---------- PASSAGE
Finally I said, “Sir, we have more casualties.”

“I know. I’m OK. I’m just tired of this damned insanity. Let me wash my hands and I’ll be right out. Cover for me.”

The ensuing hustle to treat the many others seriously wounded, as well as incoming wounded from the field, helped dull the initial shock and grief over the loss of our young comrade.

By the time Sharon’s body was taken away to Graves Registration, all those serving at the 312th Evac had come by the R&E to pay their respects. Nurses were not supposed to die. Sharon Lane was the only American nurse to be killed in combat during the Vietnam War.

On the last day of my tour of duty, October 28, 1969, I boarded a C-130 at Da Nang for Cam Ranh Bay in the company of 15 body bags. Much as when I arrived, I was going home in silence.

I survived physically. I survived emotionally and spiritually. I did, however, feel guilty because I had survived and some others had not. I felt guilty because some young men died as a result of their intense injuries, and I felt guilty because some young men lived despite their disfiguring injuries. I felt guilty because I had to make life and death decisions by triage in the emergency room all the time. I felt guilty because I couldn’t always do enough. I felt guilty when the warrior returned home and no one was there to say “Welcome home.”

I kept in touch with my nurse corps friends for a while, but life goes on, and who wanted to talk about Vietnam anyway. It wasn’t until November 11, 1993, when I went to Washington, D.C., for the dedication of the Vietnam Women’s Memorial, and marched with Barb and Patti and heard men in wheelchairs shouting, “Welcome home, sister!” that I began to cry. In the sound of their voices and the warmth of their embraces, the fear that they would somehow resent our efforts to save their lives despite their disfiguring wounds was laid to rest.

In the reflection of the names of the dead on the Wall were the faces of the living. At last I was able to welcome home some of the brothers and sisters who shared the sorrow of combat with me. And I could, at last, touch the names of those who did not come home.

I searched for a few remembered names: William R. Chapman, Freddie Teal, James Person, Dale Johnson, Sharon Lane. But I could not stop crying because I couldn’t remember the names of the others. There were so many to remember and I needed to remember them all.

As two helicopters flew overhead, the thumping of their blades against the air unleashed a flood of memories and faces:

“312, this is Medic One, ETA 10 minutes, four litters, two KIA…”
--------------------
---------- INFORMATION PROVIDED
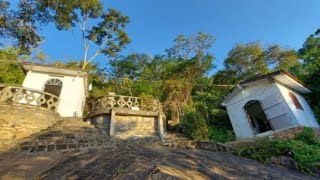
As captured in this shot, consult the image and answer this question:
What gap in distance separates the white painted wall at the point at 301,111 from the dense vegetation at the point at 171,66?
0.74m

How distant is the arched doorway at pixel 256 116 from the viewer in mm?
14042

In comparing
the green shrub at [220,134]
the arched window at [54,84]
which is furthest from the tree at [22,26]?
the green shrub at [220,134]

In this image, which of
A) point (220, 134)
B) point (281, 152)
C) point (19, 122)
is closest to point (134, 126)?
point (19, 122)

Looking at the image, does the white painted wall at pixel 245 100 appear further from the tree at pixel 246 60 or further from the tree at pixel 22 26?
the tree at pixel 22 26

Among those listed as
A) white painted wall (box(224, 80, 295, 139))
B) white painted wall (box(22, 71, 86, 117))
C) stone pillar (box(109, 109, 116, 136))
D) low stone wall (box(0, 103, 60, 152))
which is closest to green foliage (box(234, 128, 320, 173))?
white painted wall (box(224, 80, 295, 139))

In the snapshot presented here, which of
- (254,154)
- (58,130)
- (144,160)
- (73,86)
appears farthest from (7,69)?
(254,154)

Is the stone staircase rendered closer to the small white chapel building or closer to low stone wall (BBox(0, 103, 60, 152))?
low stone wall (BBox(0, 103, 60, 152))

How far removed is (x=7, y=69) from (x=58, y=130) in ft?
42.1

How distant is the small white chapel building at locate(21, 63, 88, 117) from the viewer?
508 inches

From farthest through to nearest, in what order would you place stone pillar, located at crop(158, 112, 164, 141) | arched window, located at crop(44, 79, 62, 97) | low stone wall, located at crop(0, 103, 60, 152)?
arched window, located at crop(44, 79, 62, 97), stone pillar, located at crop(158, 112, 164, 141), low stone wall, located at crop(0, 103, 60, 152)

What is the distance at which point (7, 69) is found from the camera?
1798cm

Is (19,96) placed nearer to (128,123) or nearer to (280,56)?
(128,123)

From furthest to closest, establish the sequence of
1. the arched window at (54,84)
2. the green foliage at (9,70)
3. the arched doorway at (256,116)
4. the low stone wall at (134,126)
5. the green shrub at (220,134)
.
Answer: the green foliage at (9,70) → the arched doorway at (256,116) → the arched window at (54,84) → the green shrub at (220,134) → the low stone wall at (134,126)

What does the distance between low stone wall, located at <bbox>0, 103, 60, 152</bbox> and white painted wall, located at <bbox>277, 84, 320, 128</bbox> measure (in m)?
12.3
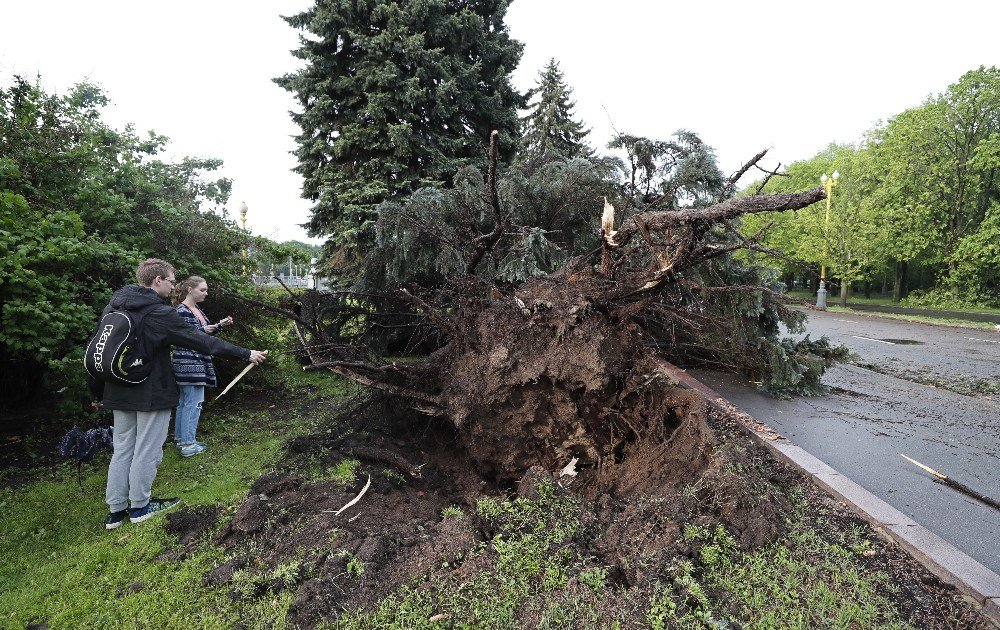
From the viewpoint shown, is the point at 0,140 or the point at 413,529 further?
the point at 0,140

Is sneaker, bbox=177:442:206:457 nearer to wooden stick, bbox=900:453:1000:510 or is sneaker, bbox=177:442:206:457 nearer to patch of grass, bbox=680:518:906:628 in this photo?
patch of grass, bbox=680:518:906:628

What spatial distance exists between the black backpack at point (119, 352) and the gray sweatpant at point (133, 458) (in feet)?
0.98

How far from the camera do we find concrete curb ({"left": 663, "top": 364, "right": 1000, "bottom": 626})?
2105 mm

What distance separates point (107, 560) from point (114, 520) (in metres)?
0.49

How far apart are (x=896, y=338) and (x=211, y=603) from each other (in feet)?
50.3

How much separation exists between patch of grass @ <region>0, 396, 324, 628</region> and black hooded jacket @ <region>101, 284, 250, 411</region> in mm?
804

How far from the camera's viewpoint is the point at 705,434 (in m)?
3.21

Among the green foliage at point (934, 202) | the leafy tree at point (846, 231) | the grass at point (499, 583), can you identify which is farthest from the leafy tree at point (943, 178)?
the grass at point (499, 583)

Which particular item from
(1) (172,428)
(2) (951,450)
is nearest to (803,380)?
(2) (951,450)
--------------------
-- REQUIRED TASKS --
[A] In the Vietnam nurse memoir, on what date was the Vietnam Women's Memorial dedicated?
[B] Rewrite the part of the Vietnam nurse memoir starting at "On the last" and ending at "home in silence.", swapping "C-130" for "cargo plane".
[C] Carry on the Vietnam nurse memoir from its last line.

-- RESULTS FOR THE EXERCISE --
[A] November 11, 1993.

[B]
On the last day of my tour of duty, October 28, 1969, I boarded a cargo plane at Da Nang for Cam Ranh Bay in the company of 15 body bags. Much as when I arrived, I was going home in silence.

[C]
Radio static and the sound of automatic weapons.

Corpsmen carrying litters from the dust-off…GI limbs dangling…Young men strangling on their own blood.

Vital signs written on foreheads and bellies…Cries of despair as young men reach down to touch limbs that are no longer there…Eyes swollen shut or open and not seeing…The sound of air leaking from chest wounds…The warm sticky feeling of blood on my hands…The Cheyne-Stoke respirations of the dying.

And the faces and their words came flooding back:

“You sure smell good, ma’am.”

“I can’t feel my leg.”

“My Annie has brown eyes too.”

“I’m so cold.”

“I’m from Buffalo, you ma’am?”

“You’re sure I’m gonna be OK?”

“I guess this is my ticket home?”

“You won’t let me die, will you?”

“Are my buddies here?”

“Don’t leave me, OK? I won’t squeeze your hand too hard.”

“Make sure my wife gets this letter.”

I don’t know how long I cried. I just remember my brother, next to me with his arm around my shoulder. “Welcome home, sis,” he said.

If people could only have experienced what it felt like to be there caring for the brave young men who were wounded and dying in Vietnam, they wouldn’t have to keep asking me why I volunteered to go. To have the privilege of whispering words of comfort into the ears of the dying, the honor of being able to hold their cold hands and to gently wipe away their tears, was a gift I will cherish forever.

 

After Vietnam, Sylvia Lutz-Holland worked as an intensive care nurse, and then as a school nurse while raising her family. She is now a traveling nurse, working primarily on Native American reservations. She hopes to be assigned as a traveling nurse in Australia and New Zealand before retiring. For more about Sharon Lane, see Hostile Fire by Philip Bigler.